A week in the Ukraine was enough to get us excited about the potential of the agricultural sector and frustrated with the limitations created by a country that slept through the industrial revolution and woke in the mid nineties with a post Soviet hangover.
Humus laden topsoil up to 18’ deep and a river that would make any Australian farmer cry are the jewels of the country. We were like a mob of kids in a lolly shop digging our hands into the black earth and talking about ways to get into the Ukrainian agriculture business. As the week wore on our enthusiasm waned when we realised the real risks of doing business here could only be handled with a good bodyguard and top-level connections.
Land in the Ukraine is owned by the people, usually in 4 hectare plots. These can be used for subsistence farming or rented out to another farmer at around 3% of land value. This is a form of social security that is pretty effective when you think about it. As farmers in Australia we are always trying to get around the problem of such a large portion of our capital being tied up in land. This system allows investors and agricultural professionals to amalgamate a parcel of land and get busy with production. Rates of return are very high, a 20% return is considered a bit of a flop and 100% return seemed to be fairly common. I know, it’s hard to get your head around but that’s what happens when inputs are negligible, the market is strong and the soil is fantastic.
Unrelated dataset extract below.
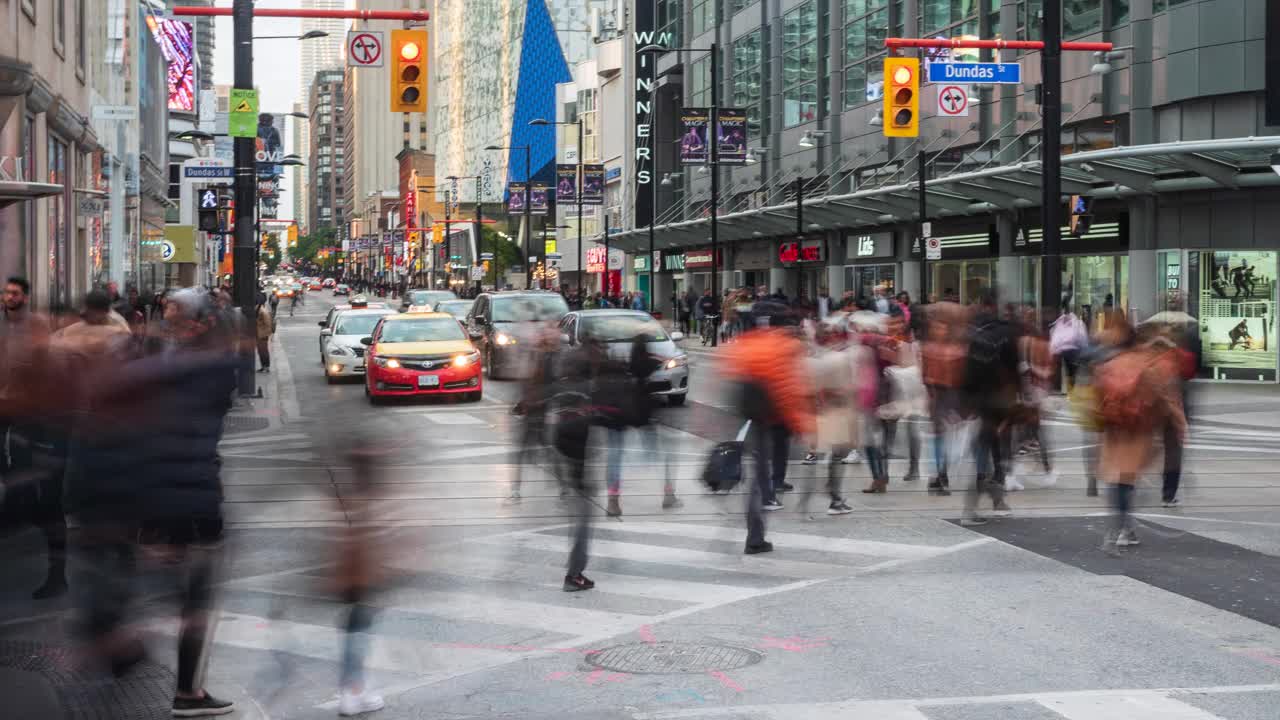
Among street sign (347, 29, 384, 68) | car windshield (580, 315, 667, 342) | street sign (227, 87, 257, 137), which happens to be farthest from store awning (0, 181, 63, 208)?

We travelled from Kiev down to Odessa and visited with farmers, factories and even the old Soviet missile base that housed enough neucs to decimate 600,000 square kilometres. We took a trip down into the bunker and saw the ‘buttons’ that could have wiped out nations. We went to the ballet at one of the most beautiful opera houses in the world but given the last three weeks the dim lights resulted in us nodding off rather than appreciating Ukrainian ballet. We witnessed first hand corruption when we were asked for bribes, we felt the effects of racial and sexual discrimination and all in all, we were glad to get out.
We flew onto Turkey and had two nights in the vibrant city of Istanbul. We went to Gallipoli on a mad day trip and had the surreal experience of walking amongst the places that are an intrinsic part of being Australian. Not a day goes by that we don’t remind ourselves of the privilege that being part of this program is.
- At Gallipoli
We’re currently in Bahrain and are experiencing yet another aspect of humanity and culture. It’s an amazing place and we’ve got some stories to tell.